While Republicans had warned about an out-of-control, corrupt Democratic Congress in the 1980s when the GOP controlled the White House, after Gingrich became speaker of the House in 1995, he argued that only a robust Congress could check the president’s sinister designs.

And this became the norm for the GOP: Scaring people about government brought their voters out in election season and gave them a weapon to fight Democratic proposals. Republicans understood that both libertarians and social conservatives feared government power, and ruthlessly stoked these fears at every turn.
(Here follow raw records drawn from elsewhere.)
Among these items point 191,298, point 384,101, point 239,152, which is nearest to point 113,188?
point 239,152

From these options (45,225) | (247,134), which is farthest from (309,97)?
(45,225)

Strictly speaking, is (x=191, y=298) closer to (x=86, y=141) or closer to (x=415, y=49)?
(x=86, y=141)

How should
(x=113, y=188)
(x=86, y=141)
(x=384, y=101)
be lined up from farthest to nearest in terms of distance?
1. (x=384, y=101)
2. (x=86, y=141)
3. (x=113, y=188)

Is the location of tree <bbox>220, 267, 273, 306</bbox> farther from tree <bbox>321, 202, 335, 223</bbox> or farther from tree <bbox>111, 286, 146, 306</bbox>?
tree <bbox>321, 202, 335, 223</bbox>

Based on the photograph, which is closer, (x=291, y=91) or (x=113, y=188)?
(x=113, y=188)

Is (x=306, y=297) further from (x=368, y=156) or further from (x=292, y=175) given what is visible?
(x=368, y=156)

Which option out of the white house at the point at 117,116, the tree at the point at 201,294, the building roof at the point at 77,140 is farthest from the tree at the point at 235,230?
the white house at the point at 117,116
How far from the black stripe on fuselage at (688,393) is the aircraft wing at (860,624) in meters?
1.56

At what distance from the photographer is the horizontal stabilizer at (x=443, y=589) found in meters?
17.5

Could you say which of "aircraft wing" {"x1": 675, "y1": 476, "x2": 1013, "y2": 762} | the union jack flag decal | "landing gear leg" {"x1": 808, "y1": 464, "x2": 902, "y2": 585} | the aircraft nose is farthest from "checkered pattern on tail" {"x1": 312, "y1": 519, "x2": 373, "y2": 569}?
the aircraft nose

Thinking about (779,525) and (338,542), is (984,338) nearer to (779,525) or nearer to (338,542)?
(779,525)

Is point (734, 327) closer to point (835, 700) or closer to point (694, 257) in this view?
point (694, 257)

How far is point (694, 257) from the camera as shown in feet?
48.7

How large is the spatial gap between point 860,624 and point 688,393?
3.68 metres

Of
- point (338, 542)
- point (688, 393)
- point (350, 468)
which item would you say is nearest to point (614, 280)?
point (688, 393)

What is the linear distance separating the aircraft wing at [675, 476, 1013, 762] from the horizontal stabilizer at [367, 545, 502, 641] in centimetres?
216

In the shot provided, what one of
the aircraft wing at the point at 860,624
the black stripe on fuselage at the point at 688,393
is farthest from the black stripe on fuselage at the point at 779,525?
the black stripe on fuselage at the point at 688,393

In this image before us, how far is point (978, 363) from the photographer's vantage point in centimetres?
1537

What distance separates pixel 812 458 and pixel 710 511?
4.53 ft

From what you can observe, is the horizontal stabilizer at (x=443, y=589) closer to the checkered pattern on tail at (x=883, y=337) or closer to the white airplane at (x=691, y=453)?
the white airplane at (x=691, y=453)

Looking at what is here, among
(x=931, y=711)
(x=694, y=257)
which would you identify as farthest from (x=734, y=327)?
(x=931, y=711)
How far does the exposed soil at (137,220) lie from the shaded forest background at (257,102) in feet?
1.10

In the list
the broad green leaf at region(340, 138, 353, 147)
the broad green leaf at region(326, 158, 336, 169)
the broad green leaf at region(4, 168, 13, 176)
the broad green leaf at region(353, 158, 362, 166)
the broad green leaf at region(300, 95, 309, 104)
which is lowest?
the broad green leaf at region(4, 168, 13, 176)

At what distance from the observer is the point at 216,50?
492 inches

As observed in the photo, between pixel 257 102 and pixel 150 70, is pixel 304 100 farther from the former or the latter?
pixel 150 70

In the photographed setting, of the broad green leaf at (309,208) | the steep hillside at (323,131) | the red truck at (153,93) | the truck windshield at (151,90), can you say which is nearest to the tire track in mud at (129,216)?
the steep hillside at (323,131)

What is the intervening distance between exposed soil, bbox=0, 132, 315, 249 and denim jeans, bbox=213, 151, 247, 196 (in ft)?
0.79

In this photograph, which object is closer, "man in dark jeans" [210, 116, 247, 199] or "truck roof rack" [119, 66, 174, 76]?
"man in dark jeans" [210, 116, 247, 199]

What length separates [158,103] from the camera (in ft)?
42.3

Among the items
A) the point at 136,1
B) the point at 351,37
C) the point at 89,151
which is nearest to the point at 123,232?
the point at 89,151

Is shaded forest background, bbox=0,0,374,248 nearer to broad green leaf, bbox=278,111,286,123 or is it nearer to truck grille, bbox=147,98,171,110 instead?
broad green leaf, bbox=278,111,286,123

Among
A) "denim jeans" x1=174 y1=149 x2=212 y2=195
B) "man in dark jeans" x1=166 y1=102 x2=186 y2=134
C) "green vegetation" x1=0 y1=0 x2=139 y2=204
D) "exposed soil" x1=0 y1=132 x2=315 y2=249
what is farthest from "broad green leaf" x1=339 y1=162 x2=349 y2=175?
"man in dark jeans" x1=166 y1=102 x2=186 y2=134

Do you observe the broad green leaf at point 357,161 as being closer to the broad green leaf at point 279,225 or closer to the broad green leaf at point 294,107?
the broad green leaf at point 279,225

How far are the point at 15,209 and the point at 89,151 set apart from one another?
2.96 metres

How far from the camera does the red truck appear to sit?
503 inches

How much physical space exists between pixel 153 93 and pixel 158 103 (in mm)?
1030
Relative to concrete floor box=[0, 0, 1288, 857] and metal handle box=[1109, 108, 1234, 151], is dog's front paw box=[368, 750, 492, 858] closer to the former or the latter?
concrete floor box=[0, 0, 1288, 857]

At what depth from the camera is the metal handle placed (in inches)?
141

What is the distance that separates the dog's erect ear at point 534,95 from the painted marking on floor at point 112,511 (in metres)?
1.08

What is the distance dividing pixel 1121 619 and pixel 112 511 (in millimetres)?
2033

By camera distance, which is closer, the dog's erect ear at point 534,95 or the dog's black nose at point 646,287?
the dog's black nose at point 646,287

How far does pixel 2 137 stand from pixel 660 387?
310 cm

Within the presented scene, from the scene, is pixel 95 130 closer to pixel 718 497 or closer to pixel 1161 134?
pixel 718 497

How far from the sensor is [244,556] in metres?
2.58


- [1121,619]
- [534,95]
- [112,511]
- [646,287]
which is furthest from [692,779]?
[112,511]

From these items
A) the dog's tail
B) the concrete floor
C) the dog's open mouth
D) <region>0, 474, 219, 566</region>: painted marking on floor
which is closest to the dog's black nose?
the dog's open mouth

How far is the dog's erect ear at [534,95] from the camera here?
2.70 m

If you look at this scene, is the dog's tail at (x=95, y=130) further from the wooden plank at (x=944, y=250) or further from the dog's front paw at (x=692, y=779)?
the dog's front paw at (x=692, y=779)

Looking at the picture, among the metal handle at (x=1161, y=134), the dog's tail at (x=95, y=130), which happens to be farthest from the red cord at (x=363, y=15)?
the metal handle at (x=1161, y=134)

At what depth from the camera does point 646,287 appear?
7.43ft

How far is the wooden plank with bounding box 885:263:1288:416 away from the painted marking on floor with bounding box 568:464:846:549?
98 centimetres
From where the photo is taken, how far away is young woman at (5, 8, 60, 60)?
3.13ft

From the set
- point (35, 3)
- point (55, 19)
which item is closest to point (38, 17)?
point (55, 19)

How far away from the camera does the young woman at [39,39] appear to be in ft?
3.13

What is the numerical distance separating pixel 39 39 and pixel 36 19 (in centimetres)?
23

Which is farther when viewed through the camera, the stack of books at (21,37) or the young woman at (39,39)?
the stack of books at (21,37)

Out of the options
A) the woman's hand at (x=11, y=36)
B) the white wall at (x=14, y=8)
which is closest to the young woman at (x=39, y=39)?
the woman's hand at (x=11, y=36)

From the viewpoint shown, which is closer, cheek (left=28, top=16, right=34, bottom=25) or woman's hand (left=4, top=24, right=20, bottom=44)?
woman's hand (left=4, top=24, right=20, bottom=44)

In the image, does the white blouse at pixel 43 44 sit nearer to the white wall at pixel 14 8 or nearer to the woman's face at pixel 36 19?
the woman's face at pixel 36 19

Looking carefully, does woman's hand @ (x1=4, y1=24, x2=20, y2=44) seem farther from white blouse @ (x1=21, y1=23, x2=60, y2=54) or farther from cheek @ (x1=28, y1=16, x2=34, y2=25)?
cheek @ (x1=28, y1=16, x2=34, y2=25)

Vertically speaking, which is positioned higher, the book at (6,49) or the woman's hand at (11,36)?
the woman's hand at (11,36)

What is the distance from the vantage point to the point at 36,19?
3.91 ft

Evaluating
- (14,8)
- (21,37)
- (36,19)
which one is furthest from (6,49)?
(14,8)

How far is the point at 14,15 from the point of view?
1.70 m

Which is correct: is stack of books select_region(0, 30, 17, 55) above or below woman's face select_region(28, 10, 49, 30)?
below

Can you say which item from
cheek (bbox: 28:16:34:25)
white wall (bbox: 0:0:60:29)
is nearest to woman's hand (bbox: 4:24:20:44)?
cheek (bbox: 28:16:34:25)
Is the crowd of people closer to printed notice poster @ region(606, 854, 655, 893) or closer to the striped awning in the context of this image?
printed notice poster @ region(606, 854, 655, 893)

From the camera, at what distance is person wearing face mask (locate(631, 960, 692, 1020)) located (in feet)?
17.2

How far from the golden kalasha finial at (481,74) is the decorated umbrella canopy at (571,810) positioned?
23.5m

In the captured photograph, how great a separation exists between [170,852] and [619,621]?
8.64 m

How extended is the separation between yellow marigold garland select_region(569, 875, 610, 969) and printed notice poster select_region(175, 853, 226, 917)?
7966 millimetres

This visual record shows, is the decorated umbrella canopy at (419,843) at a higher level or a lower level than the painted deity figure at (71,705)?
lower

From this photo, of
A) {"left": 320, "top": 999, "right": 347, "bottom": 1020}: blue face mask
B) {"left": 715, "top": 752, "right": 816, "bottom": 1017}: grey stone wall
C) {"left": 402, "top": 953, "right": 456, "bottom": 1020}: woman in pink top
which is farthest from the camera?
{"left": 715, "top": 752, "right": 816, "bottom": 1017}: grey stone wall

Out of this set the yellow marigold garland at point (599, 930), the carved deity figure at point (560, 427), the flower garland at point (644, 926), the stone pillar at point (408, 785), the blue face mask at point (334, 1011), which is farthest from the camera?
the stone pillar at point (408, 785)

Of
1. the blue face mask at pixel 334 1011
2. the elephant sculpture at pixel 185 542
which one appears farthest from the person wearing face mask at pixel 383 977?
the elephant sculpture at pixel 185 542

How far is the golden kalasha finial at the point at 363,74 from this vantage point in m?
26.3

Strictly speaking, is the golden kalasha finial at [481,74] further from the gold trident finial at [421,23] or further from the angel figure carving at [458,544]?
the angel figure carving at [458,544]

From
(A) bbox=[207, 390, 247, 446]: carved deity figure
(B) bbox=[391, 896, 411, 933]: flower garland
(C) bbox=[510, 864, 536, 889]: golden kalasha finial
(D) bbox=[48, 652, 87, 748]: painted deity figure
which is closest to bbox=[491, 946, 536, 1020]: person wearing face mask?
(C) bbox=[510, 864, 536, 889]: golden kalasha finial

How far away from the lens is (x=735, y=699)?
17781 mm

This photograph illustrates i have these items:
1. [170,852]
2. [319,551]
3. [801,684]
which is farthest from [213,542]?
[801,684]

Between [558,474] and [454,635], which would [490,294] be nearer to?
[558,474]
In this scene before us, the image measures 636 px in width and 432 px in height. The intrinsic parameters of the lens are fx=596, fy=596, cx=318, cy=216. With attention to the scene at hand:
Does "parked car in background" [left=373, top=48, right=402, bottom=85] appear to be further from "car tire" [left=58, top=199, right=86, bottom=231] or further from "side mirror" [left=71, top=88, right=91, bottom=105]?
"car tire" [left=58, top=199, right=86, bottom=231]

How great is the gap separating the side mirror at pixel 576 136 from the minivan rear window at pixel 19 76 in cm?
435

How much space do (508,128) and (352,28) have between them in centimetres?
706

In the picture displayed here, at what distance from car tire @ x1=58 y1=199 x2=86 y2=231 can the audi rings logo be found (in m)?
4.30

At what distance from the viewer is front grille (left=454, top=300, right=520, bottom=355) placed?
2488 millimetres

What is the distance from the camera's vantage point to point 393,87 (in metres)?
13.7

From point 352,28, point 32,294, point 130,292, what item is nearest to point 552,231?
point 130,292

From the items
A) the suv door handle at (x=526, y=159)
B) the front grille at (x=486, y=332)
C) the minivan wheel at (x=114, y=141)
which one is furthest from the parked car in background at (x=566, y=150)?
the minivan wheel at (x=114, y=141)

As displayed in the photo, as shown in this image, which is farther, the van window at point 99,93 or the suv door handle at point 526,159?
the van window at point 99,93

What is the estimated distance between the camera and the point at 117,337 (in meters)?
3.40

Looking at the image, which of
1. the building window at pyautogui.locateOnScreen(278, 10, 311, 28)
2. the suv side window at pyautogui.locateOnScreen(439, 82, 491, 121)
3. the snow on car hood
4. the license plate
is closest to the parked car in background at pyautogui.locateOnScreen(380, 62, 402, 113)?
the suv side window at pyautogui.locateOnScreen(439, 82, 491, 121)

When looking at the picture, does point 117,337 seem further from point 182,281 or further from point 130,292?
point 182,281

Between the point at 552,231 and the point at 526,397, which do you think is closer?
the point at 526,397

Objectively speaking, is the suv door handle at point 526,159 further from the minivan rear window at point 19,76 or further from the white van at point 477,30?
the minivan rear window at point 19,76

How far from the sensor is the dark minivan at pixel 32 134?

Donald Trump’s strategic uses of distrust were a continuation and expansion of this tactic.

Trump applied anti-government rhetoric to parts of the federal government Republicans previously had not. Beleaguered by charges of Russian interference in the 2016 presidential election and, later, by his weak performance on the international stage in Helsinki, Trump backed Vladimir Putin’s “strong denial” of interference over the word of U.S. intelligence officials. Deeming the intelligence community’s views as concoctions of a “deep state,” Trump deflected government investigations into his own actions by dubbing them “witch hunts.” While some Republicans previously raised the specter of voter fraud, Trump took this tendency much further in questioning the legitimacy of elections.

Trump created GOP unity and resolve by tapping into extant distrust, rousing restive grass-roots conservatives who disliked establishment Republicans and using conservative media to spew an overtly racialized and xenophobic version of the GOP’s now-standard message.

In 2021, Republicans’ use of political distrust makes it more difficult to control a pandemic that’s led to hundreds of thousands of Americans dying, many more suffering chronic illness and disruptions of our economy, education system and society. Yet Trump and numerous Republican officeholders continue to stoke distrust toward public health officials. Florida Gov. Ron DeSantis even sells campaign merchandise saying “Don’t Fauci My Florida,” turning voter suspicions against public health officials at a time when the public needs them most.

Only by recognizing and countering this weaponization of distrust in government can we begin to safeguard American institutions that are the bulwarks against these threats. Yet so potent is the rhetoric of distrust that engaging in such efforts is difficult for Trump-critical Republicans, as disagreement with the “big lie” now ignites massive backlash from the party’s base.

Framing of beneficial policies – like masking, vaccines and broader legislative agendas – as evidence of how government can be a force for the common good can help undo this cynicism. Americans need to see government as a force for good, or else this distrustful rhetoric will continue to wreak havoc on our institutions.